Disebutkan oleh Agung Eko Ismawanto, Ketua Umum Koperasi Jasa Trans Usaha Bersama, yang bermitra dengan Uber bahwa para pengemudi masih menunggu kepastian perpindahan.

“Pihak aplikasi Uber akan segera memberi tahu langkah selanjutnya (pada driver) melalui aplikasi dan e-mail,” ujarnya, Senin 26 Maret 2018.

Menurut Agung pihak Uber baru akan memberikan informasi lebih lanjut kepada mitra pengemudi roda empat dalam 3-5 hari. Pengemudi roda dua atau ojek online Uber pun dijanjikan informasi yang lebih rinci terkait dengan peralihan kerja.

Meski demikian, Agung menolak menanggapi ihwal reaksi para pengemudi yang terdaftar di Koperasi Jasa Trans Usaha. Dia pun bungkam mengenai kelanjutan bisnis koperasi dengan Uber.

Kedua raksasa applicator itu berencana membentuk perusahaan patungan dengan penguasaan saham Uber hanya 27,5 persen.
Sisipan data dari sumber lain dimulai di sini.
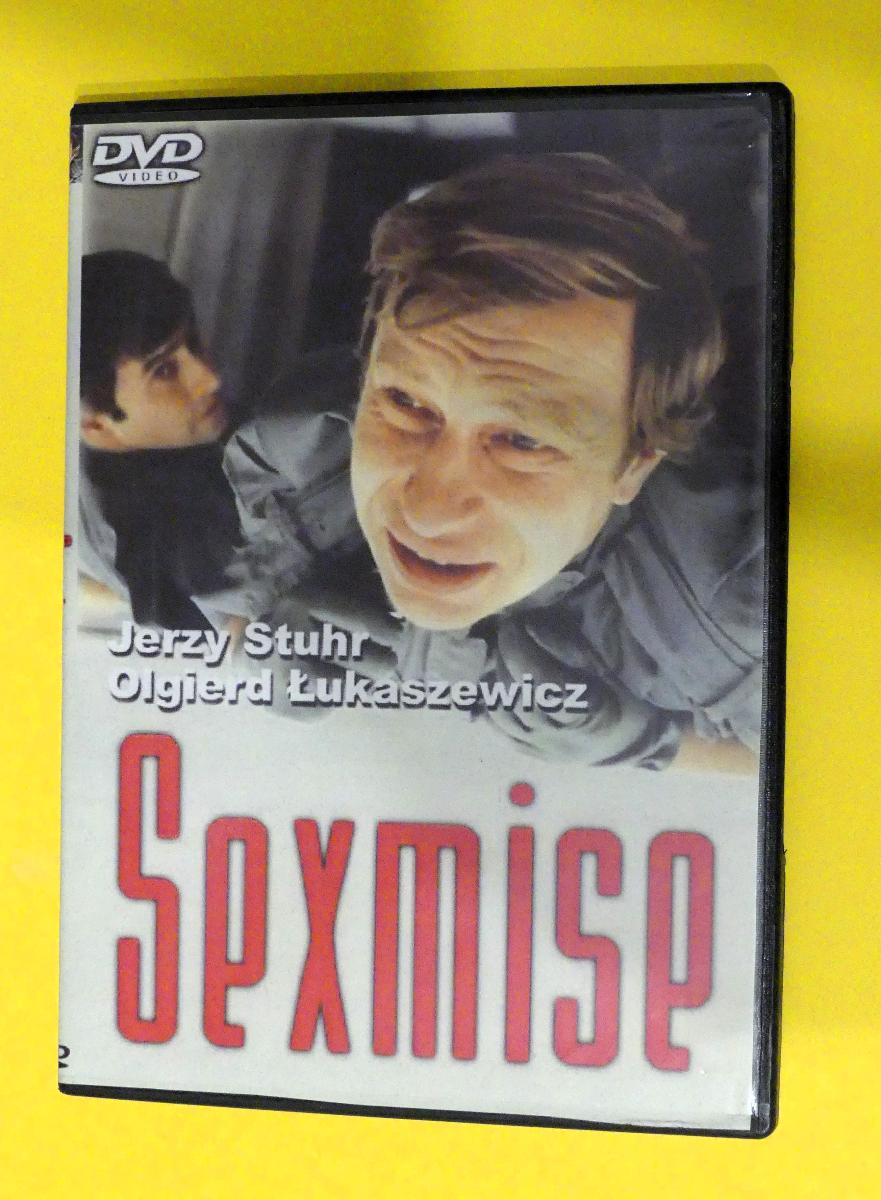 DVD - Sexmisia - Film
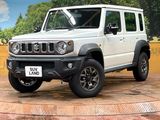 2026 Suzuki Jimny Nomad 3BA-JC74W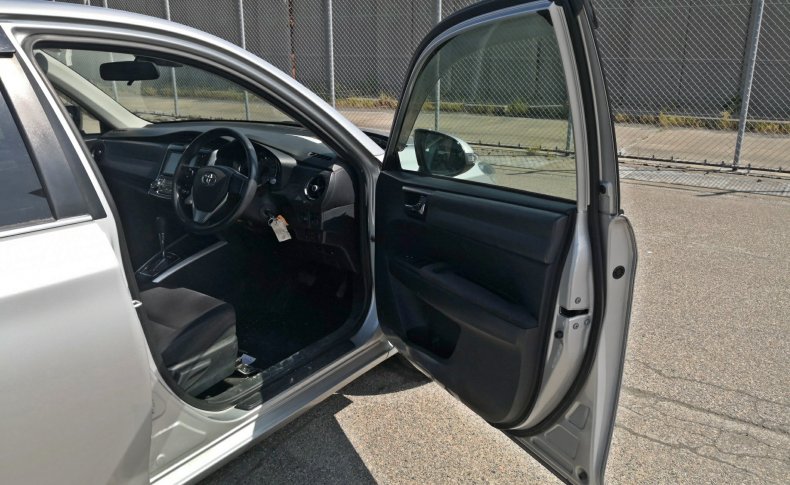 TOYOTA COROLLA FIELDER 1.5G 4WD 2016
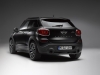 Mini John Cooper Woks Paceman Frozen Black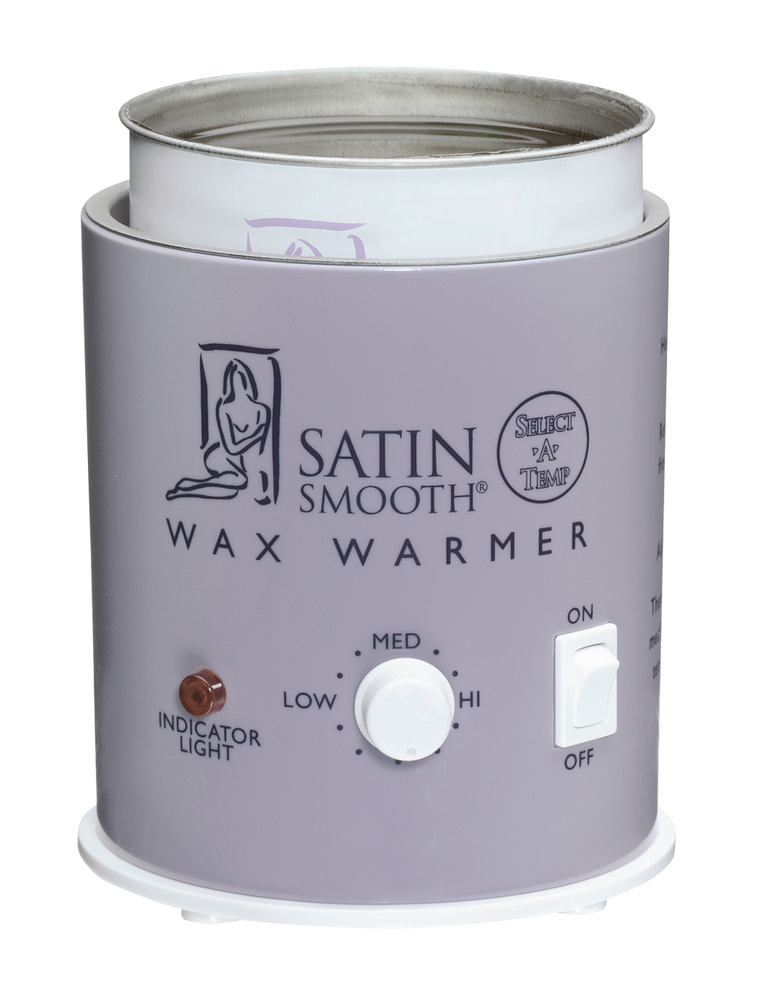 03-560535 SATIN SMOOTH COMPACT SINGLE WAX WARMER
Sementara itu menurut keterangan yang diberikan Managing Director Grab Indonesia Ridzki Kramadibrata disebutkan bahwa pihaknya memiliki sistem terbuka untuk memastikan kelancaran migrasi pengemudi Uber. Meski tak merinci nilai tambahan modal Grab seusai akuisisi, dia menyebut kesejahteraan pengemudi bakal membaik.

“Pendapatan lebih tinggi dengan lebih banyak pemesanan perjalanan,” ucapnya lewat keterangan resmi.

Menurut Ridzki, tambahan pengemudi pun bisa mempersingkat waktu tunggu pengguna transportasi Grab. “Kami menggabungkan kekuatan ke dalam platform yang melayani kebutuhan perjalanan, pengantaran, dan pembayaran di 117 kota di Indonesia,” tuturnya.

Chief Executive Officer of Group sekaligus co-founder Grab, Anthony Tan, optimistis bisa memimpin pasar layanan pesan-antar makanan di Asia Tenggara. Fitur Uber-Eats, kata dia, akan diintegrasikan dengan layanan Grab-Food yang sudah ada. “Penggabungan bisnis ini melahirkan pemimpin dalam platform dan efisiensi biaya,” katanya.

Selain di Indonesia, Grab juga mengambil alih lini bisnis Uber di Kamboja, Malaysia, Myanmar, Filipina, Singapura, Thailand, dan Vietnam. Bos Uber, Dara Khosrowshahi, disambut dalam jajaran direksi Grab.

Grab membiarkan aplikasi Uber, yang aktif sejak 2010, beroperasi hingga dua pekan ke depan untuk mendukung transfer pengemudi. Layanan Uber-Eats masih akan aktif hingga akhir Mei 2018. “Setelahnya, rekanan pengantaran dan restoran Uber akan pindah ke platform Grab-Food,” ujar Anthony.

Terkait pengambil alihan tersebut Dirjen Perhubungan Darat Kementerian Perhubungan Budi Setiyadi ememinta agar pihak Grab menyeleksi kembali pengemudi Uber khususnya roda empat dimana disebutkan bahwa belum semua supir memenuhi syarat pelaksanaan taksi online yang diatur dalam Peraturan Menteri Perhubungan Nomor 108 Tahun 2017 tentang Penyelenggaraan Angkutan Orang dengan Kendaraan Bermotor Umum Tidak dalam Trayek.